§ **Stated exercise**
Reproduce the entries below word for word, starting at the line that contains "In the provided" and continuing through the last line of the entries.

== == ==

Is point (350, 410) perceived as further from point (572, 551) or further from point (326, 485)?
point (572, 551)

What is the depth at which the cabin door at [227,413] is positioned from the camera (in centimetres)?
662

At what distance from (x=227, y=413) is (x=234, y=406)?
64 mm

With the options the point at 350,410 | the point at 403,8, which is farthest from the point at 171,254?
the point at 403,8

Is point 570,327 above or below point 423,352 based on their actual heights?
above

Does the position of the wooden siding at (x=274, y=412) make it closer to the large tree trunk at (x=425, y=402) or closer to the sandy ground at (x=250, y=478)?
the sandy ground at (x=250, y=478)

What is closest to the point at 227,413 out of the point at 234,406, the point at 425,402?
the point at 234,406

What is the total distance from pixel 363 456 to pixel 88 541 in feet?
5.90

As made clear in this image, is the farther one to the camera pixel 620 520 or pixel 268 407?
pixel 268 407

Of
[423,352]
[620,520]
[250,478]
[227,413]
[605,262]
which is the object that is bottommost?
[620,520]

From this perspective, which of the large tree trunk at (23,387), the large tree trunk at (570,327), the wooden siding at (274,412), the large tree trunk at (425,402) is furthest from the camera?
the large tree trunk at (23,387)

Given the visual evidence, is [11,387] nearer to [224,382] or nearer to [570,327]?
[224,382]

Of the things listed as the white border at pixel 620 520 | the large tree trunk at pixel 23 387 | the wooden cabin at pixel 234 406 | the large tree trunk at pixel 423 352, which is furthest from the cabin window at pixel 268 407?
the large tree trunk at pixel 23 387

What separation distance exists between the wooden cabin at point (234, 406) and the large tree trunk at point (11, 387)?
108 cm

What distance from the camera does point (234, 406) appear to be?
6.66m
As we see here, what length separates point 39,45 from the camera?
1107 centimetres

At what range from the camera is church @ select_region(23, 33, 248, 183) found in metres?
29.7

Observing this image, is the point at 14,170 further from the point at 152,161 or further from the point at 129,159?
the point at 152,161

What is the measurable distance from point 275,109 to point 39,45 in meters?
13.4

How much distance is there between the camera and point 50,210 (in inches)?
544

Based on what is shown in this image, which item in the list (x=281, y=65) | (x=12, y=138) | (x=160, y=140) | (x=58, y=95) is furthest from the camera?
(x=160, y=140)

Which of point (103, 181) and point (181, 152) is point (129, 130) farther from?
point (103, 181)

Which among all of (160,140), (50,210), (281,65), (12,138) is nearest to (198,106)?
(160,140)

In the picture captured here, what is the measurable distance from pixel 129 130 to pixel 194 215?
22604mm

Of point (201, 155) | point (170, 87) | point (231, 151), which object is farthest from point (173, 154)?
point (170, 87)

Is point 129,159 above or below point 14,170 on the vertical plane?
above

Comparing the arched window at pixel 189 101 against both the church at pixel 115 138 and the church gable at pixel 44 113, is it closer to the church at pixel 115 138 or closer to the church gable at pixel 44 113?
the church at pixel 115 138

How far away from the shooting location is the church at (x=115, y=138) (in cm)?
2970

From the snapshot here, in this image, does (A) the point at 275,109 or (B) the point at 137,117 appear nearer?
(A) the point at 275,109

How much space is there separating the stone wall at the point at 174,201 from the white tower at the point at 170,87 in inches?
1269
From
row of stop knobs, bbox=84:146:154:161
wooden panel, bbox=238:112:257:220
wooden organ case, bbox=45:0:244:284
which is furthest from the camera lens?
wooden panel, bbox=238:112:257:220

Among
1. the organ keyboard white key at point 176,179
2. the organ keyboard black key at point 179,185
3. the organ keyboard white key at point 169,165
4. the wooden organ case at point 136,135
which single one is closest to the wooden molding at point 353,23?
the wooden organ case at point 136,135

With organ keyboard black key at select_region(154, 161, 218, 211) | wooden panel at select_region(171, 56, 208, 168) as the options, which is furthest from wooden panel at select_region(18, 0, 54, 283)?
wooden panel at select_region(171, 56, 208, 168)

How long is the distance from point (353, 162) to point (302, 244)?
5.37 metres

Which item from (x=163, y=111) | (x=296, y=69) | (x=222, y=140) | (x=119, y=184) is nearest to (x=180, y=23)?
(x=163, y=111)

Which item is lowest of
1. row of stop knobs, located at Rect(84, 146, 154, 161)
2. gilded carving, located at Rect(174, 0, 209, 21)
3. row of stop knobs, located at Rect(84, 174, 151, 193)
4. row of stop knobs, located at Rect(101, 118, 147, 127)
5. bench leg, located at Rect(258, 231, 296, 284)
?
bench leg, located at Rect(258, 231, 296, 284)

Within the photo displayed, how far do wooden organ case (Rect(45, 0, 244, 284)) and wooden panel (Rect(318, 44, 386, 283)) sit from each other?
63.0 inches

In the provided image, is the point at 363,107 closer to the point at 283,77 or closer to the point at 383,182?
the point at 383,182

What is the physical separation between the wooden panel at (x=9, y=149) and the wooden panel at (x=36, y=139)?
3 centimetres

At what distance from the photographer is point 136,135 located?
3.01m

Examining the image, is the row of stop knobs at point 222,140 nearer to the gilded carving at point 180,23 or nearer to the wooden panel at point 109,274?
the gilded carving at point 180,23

== == ==

§ **Reply**
In the provided image, is the point at 363,107 closer to the point at 283,77 or closer to the point at 383,182?
the point at 383,182

What is the physical separation between the wooden panel at (x=9, y=149) and the wooden panel at (x=36, y=139)?
3 centimetres

At what distance from the photographer is point 136,135 located?
3.01m

Examining the image, is the row of stop knobs at point 222,140 nearer to the gilded carving at point 180,23 or nearer to the wooden panel at point 109,274?
the gilded carving at point 180,23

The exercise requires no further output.